The genus Blumea DC. belongs to the tribe Inuleae of the subfamily Asteroideae (Pornpongrungrueng et al., 2016). This genus contains 100 species of herbs, shrubs, and small trees (Pornpongrungrueng et al., 2009). The species are distributed throughout the Old World tropics (Pornpongrungrueng et al., 2009) and are most diverse in Australia, Africa, and Asia (Pornpongrungrueng et al., 2016). Members of the genus have ecological and economic value (Zhang et al., 2019). Most of the species of the genus Blumea are enriched with flavonoids, terpenes, acetylenic thiophenes, triterpenoids, sterols, and essential oils (Chen et al., 2009; Pang et al., 2014). The species of Blumea have shown several medicinal activities, including anticancer, antioxidant, antimicrobial, anti-inflammatory, antiplasmodial, antityrosinase, and anti-obesity effects (Chen et al., 2009; Pang et al., 2014). Hepatoprotective, platelet aggregation, percutaneous penetration, wound healing, and superoxide radical scavenger properties are also reported (Chen et al., 2009; Pang et al., 2014). Blumea balsamifera (L.) DC. is considered to be one of the most important medicinal species (Pang et al., 2014).

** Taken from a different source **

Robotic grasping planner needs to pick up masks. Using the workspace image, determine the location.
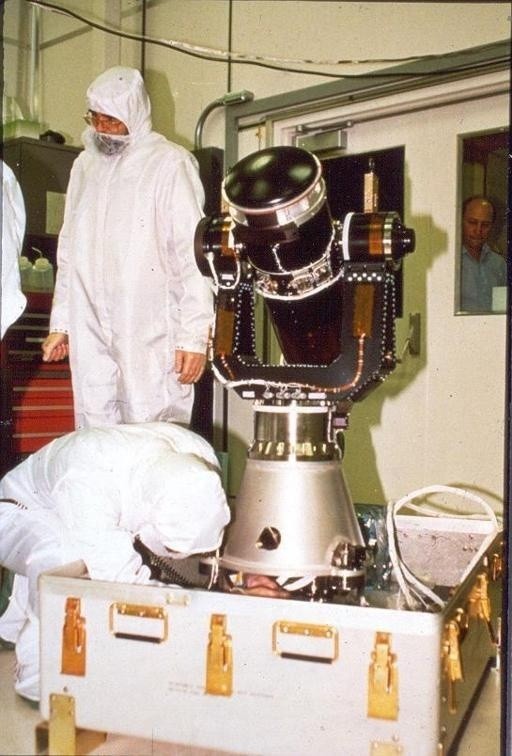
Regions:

The genus Blumea is monophyletic if the genera Blumeopsis Gagnep. and Merrittia Merr. are included (Pornpongrungrueng et al., 2007, 2009). The genus is divided into three clades by inferring phylogeny using plastid markers (trnL-F and trnH-psbA), the nuclear ribosomal internal transcribed spacer (ITS) region, and the 5S-NTS (nontranscribed spacer) (Pornpongrungrueng et al., 2009; Zhang et al., 2019). Certain discrepancies still exist at the intra-genus level, and several relationships are unresolved at the species level (Chen et al., 2009). Low bootstrapping support was observed for various nodes. Therefore, researchers have suggested identifying suitable polymorphic loci to elucidate the phylogenetic relationships (Pornpongrungrueng et al., 2007).

Here, we are interested in (a) providing new insight into the plastome of the genus Blumea and performing comparative plastid genomics with other species of the subfamily Asteroideae; (b) reconstructing the phylogeny within the subfamily Asteroideae; (c) identifying suitable polymorphic loci for the phylogenetic inference of the genus Blumea; (d) elucidating the role of repeats as a proxy for the identification of mutational hot spots.

2 MATERIALS AND METHODS

2.1 Genome assembly and coverage depth analysis

We downloaded the short reads of all three Blumea species from the Sequence Read Archive (SRA) of the National Center for Biotechnology Information (NCBI) available under project numbers PRJNA438407 and PRJNA522689. The whole genome shotgun data of Boxyodonta and B. balsamifera were generated using BGISEQ-500 with short reads of 100 bp from a single end (Liu et al., 2019), whereas the genome of B. tenella was sequenced using Illumina True-Seq with short reads of 250 bp. Data accession numbers and quantity are presented in Table 1.

TABLE 1. Accession numbers, quantity of raw data, and coverage depth of de novo assembled plastomes
Species SRA accession no. Data downloaded (GB) Coverage depth WGS reads (millions) Plastome reads (millions) GenBank submission
Blumea oxyodonta SRR7121564 1.89 98× 3.38 0.15 BK013128
Blumea tenella SRR8666706 1.69 119× 2.83 0.15 BK013129
Blumea balsamifera SRR7191154 1.72 130× 3.07 0.20 BK013127
  • Abbreviation: SRA, Sequence Read Archive; WGS, whole genome sequencing.

To assemble the plastome, we first used the BWA-MEM algorithm with default parameters (Li & Durbin, 2009) and mapped all reads for each species to Aster hersileoides C.K. Schneid., Tagetes erecta L., Ambrosia trifida L., Bidens torta Sherff, and Artemisia ordosica Krasch. This approach was used to avoid contamination of the nuclear and mitochondrial origin reads. The plastomes were de novo assembled by Velvet v.1.2.10 (Zerbino & Birney, 2008) integrated in Geneious R8.1 (Kearse et al., 2012) using extracted reads. All generated contigs of Velvet were combined in a specific order using the de novo assembly option of Geneious R8.1 (Kearse et al., 2012). This helped us to assemble the plastome of the Blumea species in a single contig from total contigs generated by Velvet. The single contig of the Blumea species was assembled from 5–10 long contigs without any gap. The LSC, IR, and SSC regions were defined based on the manual inspection of scaffolds. The integrity of the assembled plastome was validated, and coverage depth analysis was performed by mapping the original reads of each genome to their respective genome using BWA-MEM (Li & Durbin, 2009). We did not predict any gap in the assembled plastome, which further confirmed the high quality of the assembled plastome. However, through mapping of short reads we avoid some nucleotide mismatches in the genomes.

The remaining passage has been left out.